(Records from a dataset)
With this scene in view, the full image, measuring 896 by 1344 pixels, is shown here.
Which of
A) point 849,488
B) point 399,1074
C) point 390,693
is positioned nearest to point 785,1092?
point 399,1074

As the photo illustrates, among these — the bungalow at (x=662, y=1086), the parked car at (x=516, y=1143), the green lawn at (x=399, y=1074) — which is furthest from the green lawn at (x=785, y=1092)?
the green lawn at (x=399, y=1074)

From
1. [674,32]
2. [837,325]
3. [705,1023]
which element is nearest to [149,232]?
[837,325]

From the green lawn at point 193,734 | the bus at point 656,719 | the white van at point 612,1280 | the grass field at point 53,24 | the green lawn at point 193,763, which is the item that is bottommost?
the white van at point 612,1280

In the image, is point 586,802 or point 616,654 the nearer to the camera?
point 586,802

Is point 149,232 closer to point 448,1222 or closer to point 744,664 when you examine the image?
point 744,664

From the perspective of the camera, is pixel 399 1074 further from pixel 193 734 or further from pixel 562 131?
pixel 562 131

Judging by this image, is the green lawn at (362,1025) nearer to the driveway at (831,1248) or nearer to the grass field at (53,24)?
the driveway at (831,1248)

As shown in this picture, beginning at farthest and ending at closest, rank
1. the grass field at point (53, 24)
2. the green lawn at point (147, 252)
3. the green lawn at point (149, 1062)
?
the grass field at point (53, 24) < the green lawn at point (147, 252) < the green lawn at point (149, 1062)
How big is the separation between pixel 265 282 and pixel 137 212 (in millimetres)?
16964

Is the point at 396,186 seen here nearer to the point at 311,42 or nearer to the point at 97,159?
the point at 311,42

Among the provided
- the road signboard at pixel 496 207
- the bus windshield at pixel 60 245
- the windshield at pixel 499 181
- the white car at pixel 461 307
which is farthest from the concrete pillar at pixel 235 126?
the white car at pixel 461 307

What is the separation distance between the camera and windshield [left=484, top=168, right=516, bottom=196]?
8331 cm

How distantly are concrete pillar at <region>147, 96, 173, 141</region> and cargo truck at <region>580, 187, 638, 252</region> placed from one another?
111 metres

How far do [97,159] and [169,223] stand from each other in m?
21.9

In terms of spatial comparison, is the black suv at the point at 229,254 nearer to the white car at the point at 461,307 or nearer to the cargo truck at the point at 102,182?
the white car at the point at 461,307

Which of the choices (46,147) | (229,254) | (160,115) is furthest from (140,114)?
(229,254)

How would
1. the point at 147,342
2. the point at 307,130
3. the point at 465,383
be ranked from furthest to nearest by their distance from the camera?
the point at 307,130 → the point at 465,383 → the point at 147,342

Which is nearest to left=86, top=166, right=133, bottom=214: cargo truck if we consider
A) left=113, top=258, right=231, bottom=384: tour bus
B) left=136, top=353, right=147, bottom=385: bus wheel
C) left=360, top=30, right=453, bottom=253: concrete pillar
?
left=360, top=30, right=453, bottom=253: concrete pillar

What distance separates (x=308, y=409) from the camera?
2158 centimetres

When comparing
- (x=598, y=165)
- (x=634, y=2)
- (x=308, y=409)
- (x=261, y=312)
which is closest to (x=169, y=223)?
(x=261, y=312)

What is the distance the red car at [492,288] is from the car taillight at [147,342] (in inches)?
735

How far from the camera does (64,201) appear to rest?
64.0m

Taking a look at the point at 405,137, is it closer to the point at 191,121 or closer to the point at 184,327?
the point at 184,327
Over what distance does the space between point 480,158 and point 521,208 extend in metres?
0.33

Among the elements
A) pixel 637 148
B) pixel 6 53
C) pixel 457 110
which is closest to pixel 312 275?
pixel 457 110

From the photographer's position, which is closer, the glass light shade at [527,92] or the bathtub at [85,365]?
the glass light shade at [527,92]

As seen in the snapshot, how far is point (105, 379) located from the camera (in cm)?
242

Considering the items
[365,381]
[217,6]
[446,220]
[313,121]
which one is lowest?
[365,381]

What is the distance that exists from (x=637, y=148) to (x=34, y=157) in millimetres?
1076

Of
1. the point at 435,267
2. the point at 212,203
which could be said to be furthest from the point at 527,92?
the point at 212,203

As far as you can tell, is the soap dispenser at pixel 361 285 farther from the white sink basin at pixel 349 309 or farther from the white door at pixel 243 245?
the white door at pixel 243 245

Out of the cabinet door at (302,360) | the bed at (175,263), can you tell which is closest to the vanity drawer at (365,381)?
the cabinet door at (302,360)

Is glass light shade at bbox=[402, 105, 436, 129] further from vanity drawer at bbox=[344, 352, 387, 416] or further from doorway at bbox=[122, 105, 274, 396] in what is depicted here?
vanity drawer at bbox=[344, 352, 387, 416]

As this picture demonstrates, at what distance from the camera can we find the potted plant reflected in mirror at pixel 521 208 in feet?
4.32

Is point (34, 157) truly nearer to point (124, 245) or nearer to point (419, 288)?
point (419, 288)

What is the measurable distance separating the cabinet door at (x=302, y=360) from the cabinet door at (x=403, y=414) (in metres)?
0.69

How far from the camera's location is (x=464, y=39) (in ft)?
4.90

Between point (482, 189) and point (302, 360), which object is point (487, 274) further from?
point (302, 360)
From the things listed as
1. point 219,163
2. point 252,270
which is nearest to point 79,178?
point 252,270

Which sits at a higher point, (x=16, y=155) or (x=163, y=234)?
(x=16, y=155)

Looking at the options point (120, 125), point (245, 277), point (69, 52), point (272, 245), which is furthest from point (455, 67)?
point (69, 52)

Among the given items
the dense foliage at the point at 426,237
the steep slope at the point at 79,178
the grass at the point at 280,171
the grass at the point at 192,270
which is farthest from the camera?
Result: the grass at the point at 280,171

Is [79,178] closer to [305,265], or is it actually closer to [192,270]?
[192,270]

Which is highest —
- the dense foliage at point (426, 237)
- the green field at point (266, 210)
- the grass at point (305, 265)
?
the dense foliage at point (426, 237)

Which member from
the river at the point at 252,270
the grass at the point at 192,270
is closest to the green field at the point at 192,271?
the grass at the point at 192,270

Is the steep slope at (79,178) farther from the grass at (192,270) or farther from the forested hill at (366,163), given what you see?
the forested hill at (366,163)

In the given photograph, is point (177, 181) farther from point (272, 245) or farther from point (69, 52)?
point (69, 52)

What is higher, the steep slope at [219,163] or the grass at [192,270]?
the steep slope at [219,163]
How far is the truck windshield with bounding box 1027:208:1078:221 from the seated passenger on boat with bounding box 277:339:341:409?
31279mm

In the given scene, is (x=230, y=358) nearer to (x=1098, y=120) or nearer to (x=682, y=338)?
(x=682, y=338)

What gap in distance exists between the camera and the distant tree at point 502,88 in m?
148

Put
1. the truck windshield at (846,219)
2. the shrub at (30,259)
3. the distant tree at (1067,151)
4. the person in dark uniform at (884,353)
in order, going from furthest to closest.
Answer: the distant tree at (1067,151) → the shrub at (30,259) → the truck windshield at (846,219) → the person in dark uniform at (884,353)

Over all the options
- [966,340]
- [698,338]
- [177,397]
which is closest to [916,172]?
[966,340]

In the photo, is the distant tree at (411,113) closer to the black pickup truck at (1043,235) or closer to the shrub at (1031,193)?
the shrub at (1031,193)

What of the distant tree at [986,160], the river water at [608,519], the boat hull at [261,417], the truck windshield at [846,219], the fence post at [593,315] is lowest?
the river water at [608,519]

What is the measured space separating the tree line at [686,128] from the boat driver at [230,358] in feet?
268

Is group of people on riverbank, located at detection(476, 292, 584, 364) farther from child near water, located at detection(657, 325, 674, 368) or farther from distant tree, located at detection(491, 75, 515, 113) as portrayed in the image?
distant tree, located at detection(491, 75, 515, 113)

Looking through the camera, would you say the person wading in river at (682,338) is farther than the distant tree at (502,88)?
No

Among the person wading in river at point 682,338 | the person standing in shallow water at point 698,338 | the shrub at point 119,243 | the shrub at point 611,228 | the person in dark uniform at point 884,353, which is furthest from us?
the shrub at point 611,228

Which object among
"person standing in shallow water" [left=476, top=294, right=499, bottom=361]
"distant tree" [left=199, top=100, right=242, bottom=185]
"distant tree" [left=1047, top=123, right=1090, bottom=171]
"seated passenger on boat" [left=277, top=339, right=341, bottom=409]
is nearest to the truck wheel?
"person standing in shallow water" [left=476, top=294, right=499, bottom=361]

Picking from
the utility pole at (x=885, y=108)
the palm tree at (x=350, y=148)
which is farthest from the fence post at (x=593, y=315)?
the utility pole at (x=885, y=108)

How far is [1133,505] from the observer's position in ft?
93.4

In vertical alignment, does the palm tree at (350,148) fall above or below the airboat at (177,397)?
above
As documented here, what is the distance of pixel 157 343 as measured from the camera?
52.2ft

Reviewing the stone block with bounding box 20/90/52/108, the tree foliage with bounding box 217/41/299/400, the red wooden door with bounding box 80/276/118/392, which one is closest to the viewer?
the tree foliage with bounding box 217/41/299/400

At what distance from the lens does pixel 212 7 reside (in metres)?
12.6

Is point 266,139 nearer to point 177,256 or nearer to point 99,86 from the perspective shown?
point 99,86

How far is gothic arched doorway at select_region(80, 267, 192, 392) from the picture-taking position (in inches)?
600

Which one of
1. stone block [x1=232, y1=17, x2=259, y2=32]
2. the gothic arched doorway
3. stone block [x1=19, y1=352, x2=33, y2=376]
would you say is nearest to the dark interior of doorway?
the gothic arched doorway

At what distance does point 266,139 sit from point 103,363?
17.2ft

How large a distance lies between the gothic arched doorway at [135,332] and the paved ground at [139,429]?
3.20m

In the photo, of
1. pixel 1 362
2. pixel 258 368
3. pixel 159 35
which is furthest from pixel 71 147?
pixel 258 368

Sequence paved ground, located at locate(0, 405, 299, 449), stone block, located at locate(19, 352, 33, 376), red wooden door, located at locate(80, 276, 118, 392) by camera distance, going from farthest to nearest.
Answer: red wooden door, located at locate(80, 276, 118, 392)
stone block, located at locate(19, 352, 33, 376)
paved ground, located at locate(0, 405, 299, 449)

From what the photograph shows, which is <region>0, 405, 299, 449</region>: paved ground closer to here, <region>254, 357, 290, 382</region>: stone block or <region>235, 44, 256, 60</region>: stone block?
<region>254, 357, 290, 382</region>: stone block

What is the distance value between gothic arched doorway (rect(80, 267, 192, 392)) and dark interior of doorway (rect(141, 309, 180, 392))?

Aim of the task = Rewrite the lines from the one containing "How far is gothic" through the end of the material, changing "picture-taking position" to "camera position" and leaving everything else as it is.

The response =
How far is gothic arched doorway at select_region(80, 267, 192, 392) from the camera position (in inches)?
600

Which one of
1. stone block [x1=232, y1=17, x2=259, y2=32]
2. the gothic arched doorway
3. stone block [x1=19, y1=352, x2=33, y2=376]
would you say is nearest to the dark interior of doorway?
the gothic arched doorway

At what distance does point 266,139 sit from point 103,363?
17.2ft

How large a distance lies between the gothic arched doorway at [135,332] and the paved ground at [139,429]?
3.20m

In the photo, of
1. pixel 1 362
2. pixel 258 368
3. pixel 159 35
which is furthest from pixel 71 147?
pixel 258 368

Sequence paved ground, located at locate(0, 405, 299, 449), stone block, located at locate(19, 352, 33, 376), red wooden door, located at locate(80, 276, 118, 392) by camera distance, going from farthest to nearest.
Answer: red wooden door, located at locate(80, 276, 118, 392)
stone block, located at locate(19, 352, 33, 376)
paved ground, located at locate(0, 405, 299, 449)

From what the photograph shows, which is <region>0, 405, 299, 449</region>: paved ground closer to here, <region>254, 357, 290, 382</region>: stone block or <region>235, 44, 256, 60</region>: stone block?
<region>254, 357, 290, 382</region>: stone block

What is the distance value between gothic arched doorway (rect(80, 267, 192, 392)) and dark interior of doorway (rect(141, 309, 180, 392))?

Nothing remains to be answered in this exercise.